The reason why now may not be a good time for investors to return to EM, however, is because the short-term outlook favours the US using the same tough tactics - which El Erian explains as the "stick rather than carrot mentality" - to get what it wants and so there may be more market jitters as trade disputes continue.

Drawing on game theory analysis, El Erian argues that there are two ways to go about trading with other nations: 'cooperatively' and 'uncooperatively', and the US has chosen the latter. This ought to continue to put pressure on the most vulnerable EM nations, and their currencies.

He sees the concessions as leading to a system which will be inherently unstable and will eventually give way to either of the polar outcomes mentioned above of war or modernisation.

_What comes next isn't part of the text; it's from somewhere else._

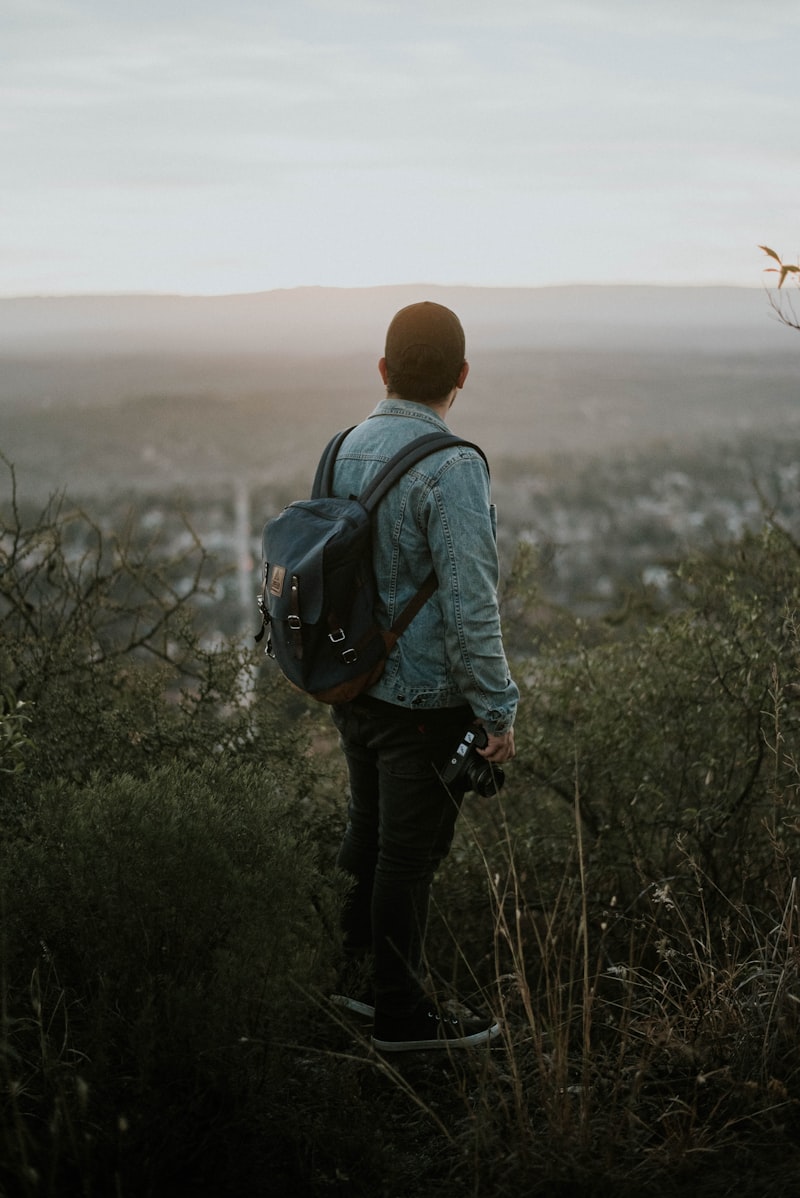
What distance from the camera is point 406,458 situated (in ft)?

South Africa and the Rand are likely to remain vulnerable to the ripple effect from these conflicts.

South Africa has a large current account deficit and a reliance on commodity exports both of which make it particularly vulnerable to these macro factors.

Trade wars tend to push down commodity prices because tariffs stymie trade. A wide current account deficit must be financed from abroad, which becomes increasingly difficult with a weaker currency. Since most borrowing is done in US Dollars it gets even harder when the Dollar strengthens at the same time, as happened in 2018.

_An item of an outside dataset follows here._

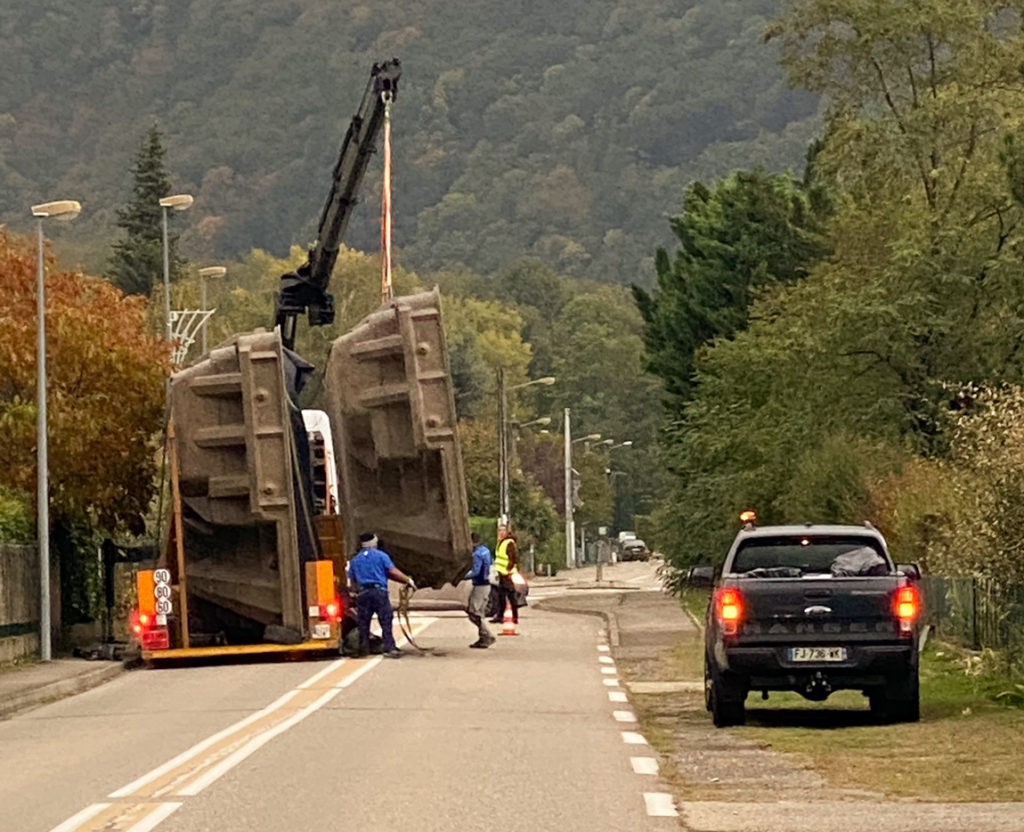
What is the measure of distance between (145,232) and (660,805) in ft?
320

Countries with political risks are also vulnerable and the new Ramaphosa administration has somewhat disappointed with the economic reforms enacted, and although a package of pro-growth measures was recently unveiled it took the country falling into a recession for action to be prompted.

Investors have also expressed concerns at aspects of some of the forcible land distribution reforms which have been proposed, and the political landscape continues to pose a risk factor, as does the countries credit rating, which continues to teeter one notch above junk status.